**YOUR TASK:**
Can you format the lines of the records as a numbered list, starting with the line that contains "What is the physical" and going on through the line that contains "20.1 metres", with blank lines left out?

[start INPUT RECORDS]

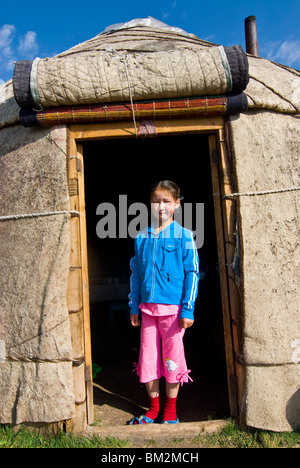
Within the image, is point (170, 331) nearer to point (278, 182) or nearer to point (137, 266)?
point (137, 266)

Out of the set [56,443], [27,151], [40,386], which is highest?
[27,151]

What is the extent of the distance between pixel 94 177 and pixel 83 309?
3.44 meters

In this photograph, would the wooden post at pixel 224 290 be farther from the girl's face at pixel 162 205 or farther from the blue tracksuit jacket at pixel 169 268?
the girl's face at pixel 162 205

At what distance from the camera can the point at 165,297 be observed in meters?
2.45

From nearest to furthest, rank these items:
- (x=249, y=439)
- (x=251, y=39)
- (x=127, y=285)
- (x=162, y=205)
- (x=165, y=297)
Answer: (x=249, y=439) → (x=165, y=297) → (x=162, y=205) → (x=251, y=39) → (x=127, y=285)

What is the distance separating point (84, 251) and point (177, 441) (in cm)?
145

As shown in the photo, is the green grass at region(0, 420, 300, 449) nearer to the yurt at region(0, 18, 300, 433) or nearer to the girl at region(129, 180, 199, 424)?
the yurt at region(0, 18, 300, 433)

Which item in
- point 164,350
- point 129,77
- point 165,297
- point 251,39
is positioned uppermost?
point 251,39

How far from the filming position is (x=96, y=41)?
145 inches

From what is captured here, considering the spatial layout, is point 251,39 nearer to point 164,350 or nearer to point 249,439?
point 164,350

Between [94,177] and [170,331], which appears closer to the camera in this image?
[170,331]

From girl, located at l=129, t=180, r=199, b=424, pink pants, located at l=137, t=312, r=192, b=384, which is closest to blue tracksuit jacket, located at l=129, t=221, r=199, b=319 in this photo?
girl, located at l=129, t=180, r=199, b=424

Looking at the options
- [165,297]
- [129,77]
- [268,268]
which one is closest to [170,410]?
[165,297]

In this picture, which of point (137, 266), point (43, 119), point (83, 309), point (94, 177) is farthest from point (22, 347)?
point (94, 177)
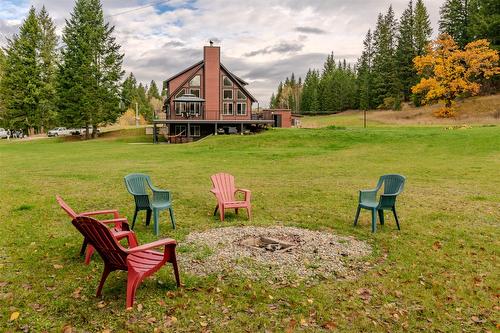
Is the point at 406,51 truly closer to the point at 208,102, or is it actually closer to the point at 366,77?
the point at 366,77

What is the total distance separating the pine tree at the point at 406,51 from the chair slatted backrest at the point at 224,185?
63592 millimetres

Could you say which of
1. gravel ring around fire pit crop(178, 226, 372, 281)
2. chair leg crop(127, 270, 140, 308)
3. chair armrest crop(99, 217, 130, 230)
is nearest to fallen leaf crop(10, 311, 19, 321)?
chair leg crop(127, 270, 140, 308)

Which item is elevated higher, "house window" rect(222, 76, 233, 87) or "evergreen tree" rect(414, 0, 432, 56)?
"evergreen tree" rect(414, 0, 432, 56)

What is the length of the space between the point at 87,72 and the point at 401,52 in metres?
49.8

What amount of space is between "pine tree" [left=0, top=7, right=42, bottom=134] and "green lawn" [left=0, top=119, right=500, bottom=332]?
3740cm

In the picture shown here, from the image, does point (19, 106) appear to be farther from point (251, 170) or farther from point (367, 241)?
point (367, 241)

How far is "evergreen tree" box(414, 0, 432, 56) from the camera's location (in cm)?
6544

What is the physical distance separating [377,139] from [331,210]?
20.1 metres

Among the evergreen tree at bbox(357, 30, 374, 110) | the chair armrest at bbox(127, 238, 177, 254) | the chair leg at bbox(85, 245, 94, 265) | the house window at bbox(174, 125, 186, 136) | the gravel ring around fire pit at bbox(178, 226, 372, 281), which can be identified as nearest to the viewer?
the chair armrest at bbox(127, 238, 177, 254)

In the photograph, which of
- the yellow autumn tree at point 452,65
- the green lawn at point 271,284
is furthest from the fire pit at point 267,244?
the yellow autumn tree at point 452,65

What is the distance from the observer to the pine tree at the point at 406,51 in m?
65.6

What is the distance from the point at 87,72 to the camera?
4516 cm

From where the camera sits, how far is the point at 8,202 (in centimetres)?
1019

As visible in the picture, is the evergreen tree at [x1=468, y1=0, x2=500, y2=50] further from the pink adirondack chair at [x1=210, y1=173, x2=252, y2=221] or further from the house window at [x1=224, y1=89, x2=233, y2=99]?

[end INPUT RECORDS]

**ANSWER TO THIS TASK:**
1. What is the physical distance separating [377,139] from [331,210]?
2. 20.1 metres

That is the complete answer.